Re: Feeds for detection blocks
On Feb 26, 2016, at 12:48 PM, sgrzegorzewski@... [WiringForDCC] <WiringForDCC@...> wrote:
Definition of block length, long or short, of a given block is relative to the typical train length your running.
Looking at the BDL168 manual dated 2013 that names of the wires and the color do not match. We need to work from a common drawing. I am using the 2013 version of the BDL168 manual as listed on the Digitrax Website.
i will attempt to answer you question based on Figure 1 and using the wire colors shown.
With the exception of the PS14 connection, all wires running long distances to or from a PM42 or BDL168 that carry track power must be heavy gauge. The problem people encounter is that large gauge wires do not fit on the connectors. A common solution to deal with the wire gauge problem is to mount a terminal block next to the BDL-168. The terminal block makes it easy to transition between different gauge wires. You can actually pre-build the BDL168 on a piece of plywood along with the terminal block and pre-wire the BDL-168 to the terminal block with small gauge wire. That way when you install it, all you doing is working with the large gauge wires.
Looking at the BDL168 manual dated 2013, the:
1) red wire is the “Detection Common” wire. This heavy gauge wire should be run under the track. You should have multiple smaller gauge track feeders connecting the heavy gauge detection common to the rail that is powered by the same given booster. It should not be a single connection.
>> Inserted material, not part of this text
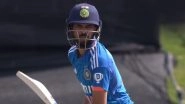 IND vs IRE 2nd T20I 2023: Ruturaj Gaikwad, Sanju Samson, Rinku Singh Star as India Beat Ireland by 33 Runs, Take Unassailable 2-0 Lead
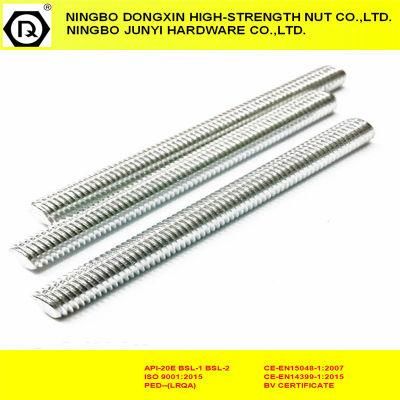 Zinc Fasteners ASTM A320 L7m Stud Bolts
2) gray/black wire is a “Zone Common” wire which is also supposed to be a heavy gauge wire. When the heavy gauge zone common wire reaches the BDL-168, it can be broken up into 4 very short smaller gauge wires such that each Zone input, A,B,C and D will each have a connection with a wire that fits the connector.
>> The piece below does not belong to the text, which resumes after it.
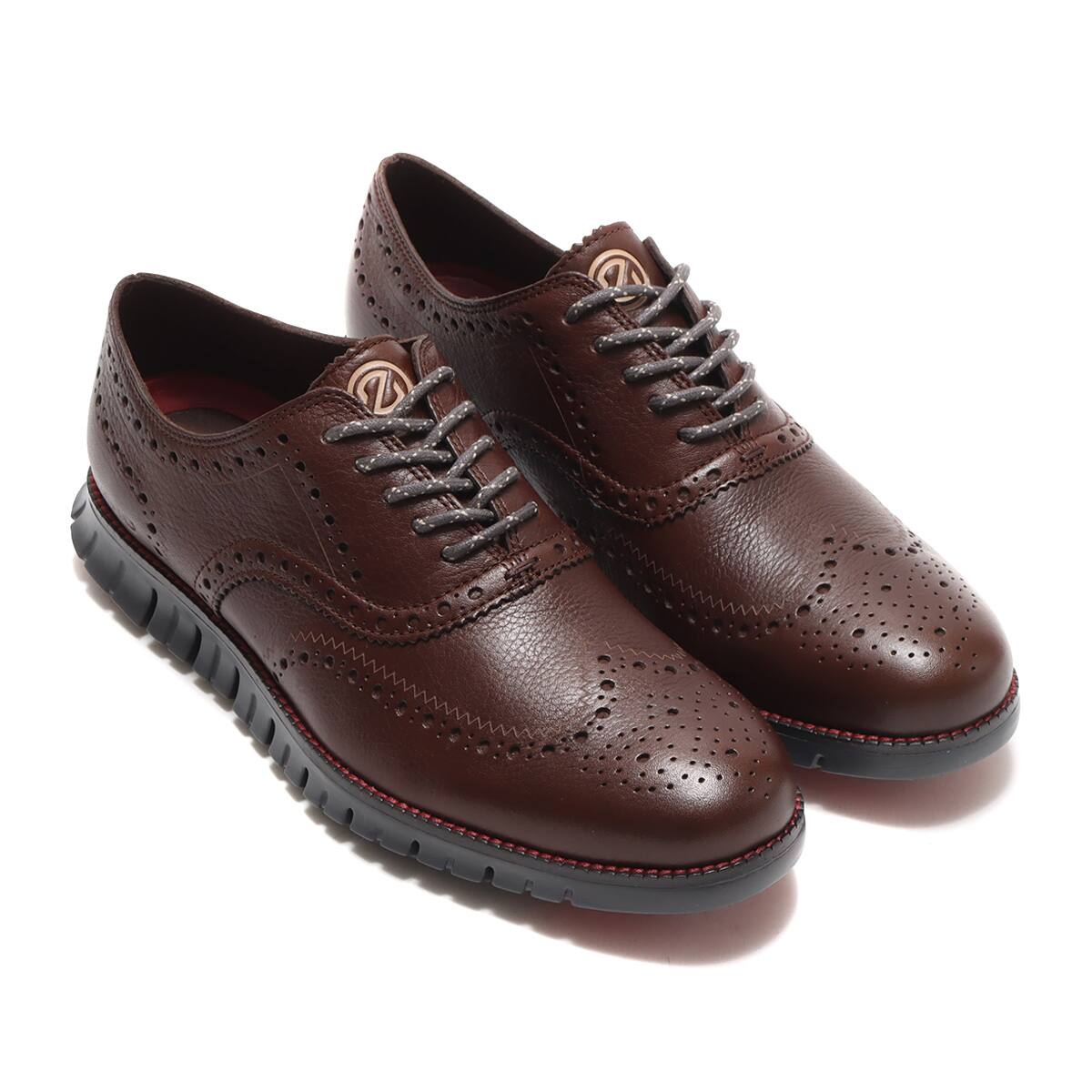 Cole Haan ZEROGRAND WINGTIP OXFORD CH UMBRIA/MAGNET 21FA-I_photo_large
3) blue wires are the “Detection Section" wires. The long run from the BDL168 to the track again needs to be heavy gauge since they will carry the train current. Since heavy gauge wire cannot be directly connected to the terminals of the BDL-168, again you will have to use a short length of smaller gauge wire to complete the connection between the heavy wire and the BDL-168. For each heavy gauge detection section wire you should have multiple smaller gauge track feeders connecting it to the sections of physical rail that represent the detection section. It should not be a single connection.
PM42 must be placed after the booster but BEFORE the BDL168. The same concept of having a terminal strip to adapt wire gauge local to the PM42 to deal with the change in wire gauge also applies.
GRAY/BLACK WIRE: You need to run the Zone common Gray wire from the booster to the PM42 RAIL A input connection. Then from the Track A output, run the Gray wire out to BDL168 Zone connections A, B, C and D. This assume you want all 16 detections zone powered by the same booster.
RED WIRE: You need to run the Detection common red wire from the booster to the PM42 RAIL B input connection. Then from the Track B output, run the red wire out to the rail to complete the detection common connection.